Task goal
Transcribe exactly the line containing "唐山市玉田烟酒回收舍得.jpg" and the remaining lines of the listing below, through the very last.
(Beginning of Dataset)
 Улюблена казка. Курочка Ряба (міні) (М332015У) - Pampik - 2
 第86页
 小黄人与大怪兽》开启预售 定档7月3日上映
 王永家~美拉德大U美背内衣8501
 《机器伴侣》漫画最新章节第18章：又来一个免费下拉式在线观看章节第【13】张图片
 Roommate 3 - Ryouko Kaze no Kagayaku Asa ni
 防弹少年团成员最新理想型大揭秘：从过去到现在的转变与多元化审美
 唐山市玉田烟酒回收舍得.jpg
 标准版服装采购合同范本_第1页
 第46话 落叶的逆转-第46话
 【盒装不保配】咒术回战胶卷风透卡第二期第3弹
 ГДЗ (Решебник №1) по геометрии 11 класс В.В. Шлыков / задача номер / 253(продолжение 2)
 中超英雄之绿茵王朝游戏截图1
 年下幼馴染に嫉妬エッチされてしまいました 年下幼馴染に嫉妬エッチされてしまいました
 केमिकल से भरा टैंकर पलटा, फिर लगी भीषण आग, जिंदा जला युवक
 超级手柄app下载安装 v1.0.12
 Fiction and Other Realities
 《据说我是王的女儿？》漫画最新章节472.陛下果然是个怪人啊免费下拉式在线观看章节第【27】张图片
(End of Dataset)
Completed exercise
 唐山市玉田烟酒回收舍得.jpg
 标准版服装采购合同范本_第1页
 第46话 落叶的逆转-第46话
 【盒装不保配】咒术回战胶卷风透卡第二期第3弹
 ГДЗ (Решебник №1) по геометрии 11 класс В.В. Шлыков / задача номер / 253(продолжение 2)
 中超英雄之绿茵王朝游戏截图1
 年下幼馴染に嫉妬エッチされてしまいました 年下幼馴染に嫉妬エッチされてしまいました
 केमिकल से भरा टैंकर पलटा, फिर लगी भीषण आग, जिंदा जला युवक
 超级手柄app下载安装 v1.0.12
 Fiction and Other Realities
 《据说我是王的女儿？》漫画最新章节472.陛下果然是个怪人啊免费下拉式在线观看章节第【27】张图片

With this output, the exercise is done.